-- WHAT THE TASK REQUIRES --
Please carry the forum thread on the HDR sunrise photo further, picking up right after its last line.

-- TEXT UNDER STUDY --
........

And Steve, sometimes I can't tell if you're forming your opinion about things, or just being contradictory toward Bynx to get a rise out of him. 

This thread is a train wreck.


----------



## LinkTheWorld (Aug 23, 2012)

.


----------



## jake337 (Aug 23, 2012)

LinkTheWorld said:


> If a mod is reading this, please lock this thread.



Not your choice. 


You do not own this thread or this forum, or do you?

I'm siding with Bynx on this one.  It's not that you need to contemplate for hours about every image you try to create, oh wait you had no thought process at all, therefor you didn't really create anything.  

You merely took a badly composed snapshot of an average morning sunrise.


----------



## jake337 (Aug 23, 2012)

LinkTheWorld said:


> Ok, this is toned down? You think it is better? To me it doesnt even really look like an HDR picture toned down.
> 
> View attachment 18046



So all artistic reasoning aside....

So, I might ask, what does an "HDR" image look like to you?  Do you understand the basic concepts of what "HDR" means or what it was first intended to provide a photographer?

or maybe...

So, what is the *dynamic **range* of these images?

Or perhaps, what was the *dynamic **range* of these scenes?

About "dynamic range" - Open Photography Forums
About "high dynamic range" - Open Photography Forums


Here is a nice example(to me) of an HDR image.

Night time Panorama of Rotterdam Skyline from the Euromast - Open Photography Forums


----------



## cgipson1 (Aug 23, 2012)

We do have a "Just for Fun" forum for posting shots you don't want critique on... everyplace else is "fair game". I agree with Bynx and Rotanimod on everything they said, btw!

You can get decent shots out of that Coolpix 510 "bridge" if you try... but you can also easily turn out cell phone style crap if you shoot without thinking, or overedit.


----------



## Ballistics (Aug 23, 2012)

........

-- RECORDED DATA --
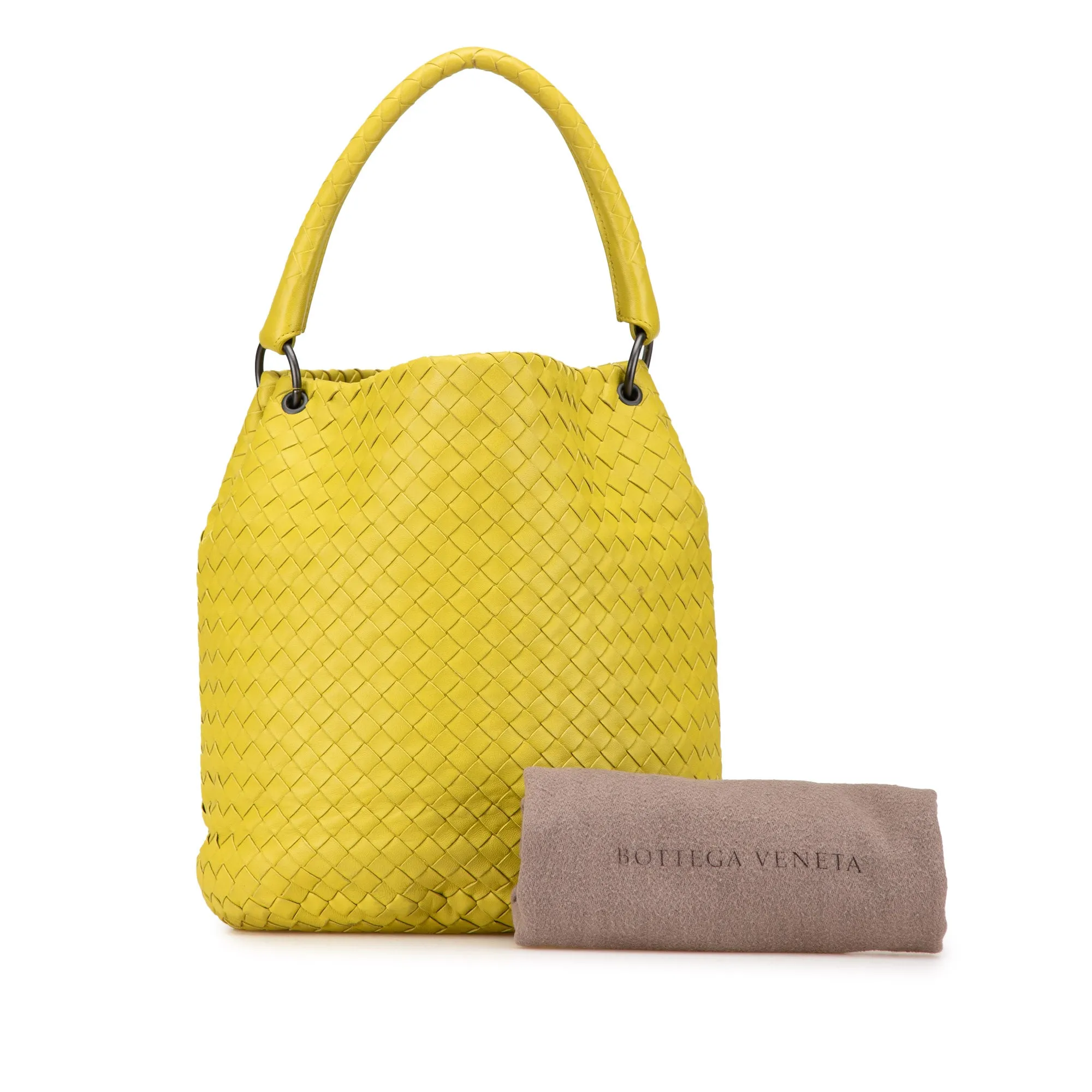 Nappa Intrecciato Bucket Bag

........

-- RESPONSE FOR THIS EXERCISE --
EDL said:


> LinkTheWorld said:
> 
> 
> > I dont care about c&c
> ...



Seems like he is saying, that the critique of the image does not bother him, but the following comments of thoughtlessness and being accused of fishing for compliments does. Not that he doesn't want C&C.

You guys are doing a great job showing the new members the ropes.
I see a lot of inflammatory commentary being passed off as "thoughtful critique" here.


----------



## Bynx (Aug 23, 2012)

Ballistics, that is YOUR opinion, and your words, not his. I dont see that he is saying that at all. I dont know why its inflammatory to just suggest one to take a second and actually look in the viewfinder before you take the picture. Maybe then you will see that a slight movement one way or the other makes a nicer looking picture. If you cant even suggest that without a war going on and people like yourself drawing sides, then what exactly can we say here? The OP asked for C&C. That was given on the HDR aspects of his shot and he took it to heart and made the alteration. Then left it hanging in the air whether he liked it or not himself. Ive asked him whether he did or not and he never bothered to respond. Finally comments were made about the composition which, to me, didnt look very good but Im sure could have been better with just a few seconds of thought. Is that too much to expect?


----------



## rexbobcat (Aug 23, 2012)

Ballistics said:
			
		

> Seems like he is saying, that the critique of the image does not bother him, but the following comments of thoughtlessness and being accused of fishing for compliments does. Not that he doesn't want C&C.
> 
> You guys are doing a great job showing the new members the ropes.
> I see a lot of inflammatory commentary being passed off as "thoughtful critique" here.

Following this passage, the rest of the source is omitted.